Automated Bias Assessment in AI-Generated Educational Content Using CEAT Framework
Jingyang Peng, Wenyuan Shen, Jiarui Rao, Jionghao Lin
TL;DR
The paper tackles bias in AI-generated educational content by developing an automated bias auditing pipeline that combines Contextualized Embedding Association Test (CEAT) with prompt-engineered word extraction in a Retrieval-Augmented Generation (RAG) framework. It demonstrates that automated word extractions closely align with manually curated ground-truth sets, achieving a near-perfect Pearson correlation between automated and ground-truth CEAT scores ($r = 0.9930$) and strong semantic alignment (cosine similarities $0.7627$–$0.8895$).
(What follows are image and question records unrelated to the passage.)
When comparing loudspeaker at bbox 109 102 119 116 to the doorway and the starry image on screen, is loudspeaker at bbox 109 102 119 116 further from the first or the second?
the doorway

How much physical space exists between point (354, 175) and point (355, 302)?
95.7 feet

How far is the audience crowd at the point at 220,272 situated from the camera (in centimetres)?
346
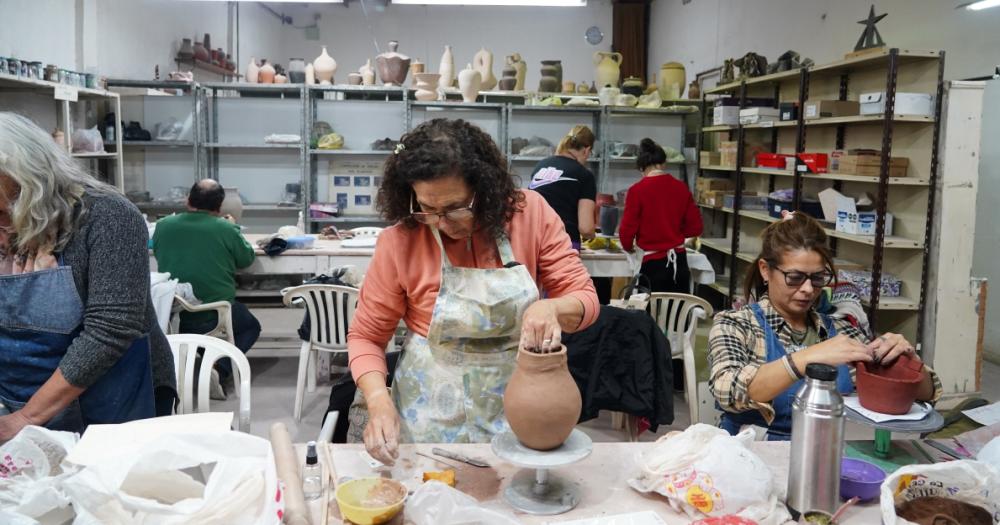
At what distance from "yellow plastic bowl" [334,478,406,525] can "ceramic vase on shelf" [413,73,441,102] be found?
530 centimetres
This approach reduces subjectivity and scales bias assessment for educational materials, supporting fairness and reproducibility in GenAI-driven tutoring content. The work discusses educational implications, acknowledges limitations such as dataset size and lack of mitigation, and points to future directions in bias mitigation and broader classroom validation. Overall, the method provides a scalable, objective tool for auditing demographic biases in AI-generated educational content with potential policy and practice impact.
Abstract
Recent advances in Generative Artificial Intelligence (GenAI) have transformed educational content creation, particularly in developing tutor training materials. However, biases embedded in AI-generated content--such as gender, racial, or national stereotypes--raise significant ethical and educational concerns. Despite the growing use of GenAI, systematic methods for detecting and evaluating such biases in educational materials remain limited. This study proposes an automated bias assessment approach that integrates the Contextualized Embedding Association Test with a prompt-engineered word extraction method within a Retrieval-Augmented Generation framework. We applied this method to AI-generated texts used in tutor training lessons. Results show a high alignment between the automated and manually curated word sets, with a Pearson correlation coefficient of r = 0.993, indicating reliable and consistent bias assessment. Our method reduces human subjectivity and enhances fairness, scalability, and reproducibility in auditing GenAI-produced educational content.